Nem a atuação efetiva dos presidentes para formular um projeto de integração
conseguiu vencer as resistências das máquinas de governo, e muitas vezes a
concretização delas é barrada por decisões protelatórias. Da mesma forma, esse
projeto não conseguiu se tornar realidade nos Executivos desses países. “Os
Congressos não colocam esses assuntos entre suas prioridades e demoram anos
para aprovar questões relativas a isto”, disse Lula. Da mesma forma, existe uma
incompreensão de setores nacionais, especialmente no Brasil, em relação ao
papel que um país-líder deve cumprir num esforço de integração regional. “No
país, hoje, os conservadores criticam se há financiamento para um Porto Mariel,
em Cuba, ou para o aeroporto de Caracas.
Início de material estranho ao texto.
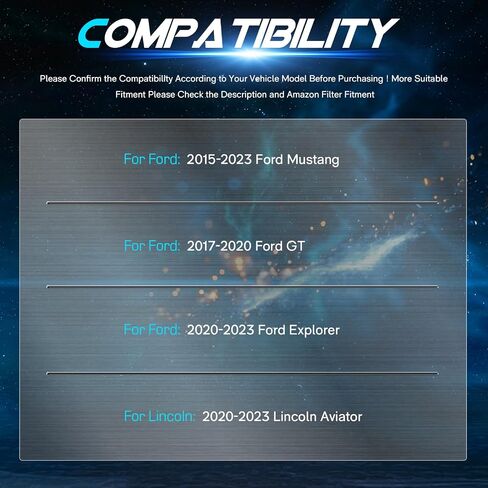 COMPATIBILITY

Please Confirm the Compatibillty According to Your Vehicle Model Before Purchasing ! More Suitable Fitment Please Check the Description and Amazon Filter Fitment

For Ford: 2015-2023 Ford Mustang

For Ford: 2017-2020 Ford GT

For Ford: 2020-2023 Ford Explorer

For Lincoln: 2020-2023 Lincoln Aviator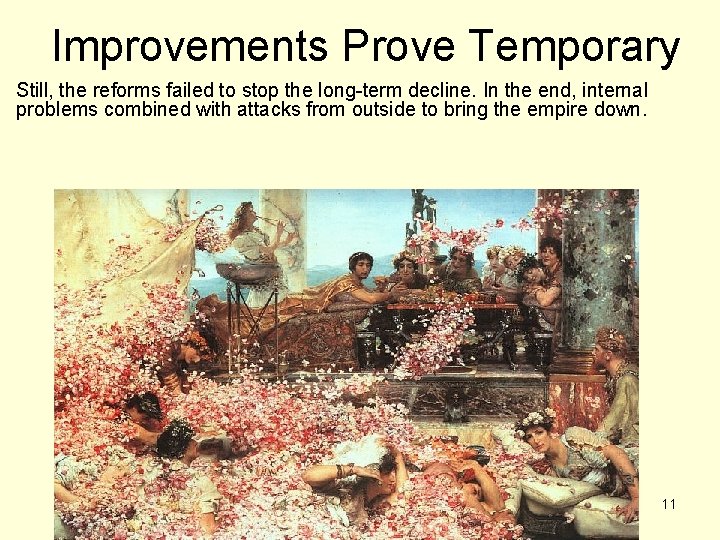 Improvements Prove Temporary

Still, the reforms failed to stop the long-term decline. In the end, internal problems combined with attacks from outside to bring the empire down.

11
É uma visão de que a política
internacional tem que ser de submissão, e isso está errado”, afirmou. Em sua
fala, Samper também registrou que nenhum programa de integração na região terá
sentido se não for visto como relação de solidariedade.
A outra dificuldade é a questão financeira. Para Lula, as
restrições que o BNDES impõe para qualquer financiamento o inviabilizam como
agente financiador da integração regional. “Nosso banco de desenvolvimento é
tão rígido que só empresta para quem não precisa". O Banco Interamericano
e o Banco Mundial não têm capacidade de investimento. “Estou começando a achar
que os chineses podem resolver parte de nosso problema, se a gente fizesse um
acordo que envolva toda a América do Sul. Hoje não existe financiamento para
essas obras. Os governos estão financiando todas as obras em andamento”.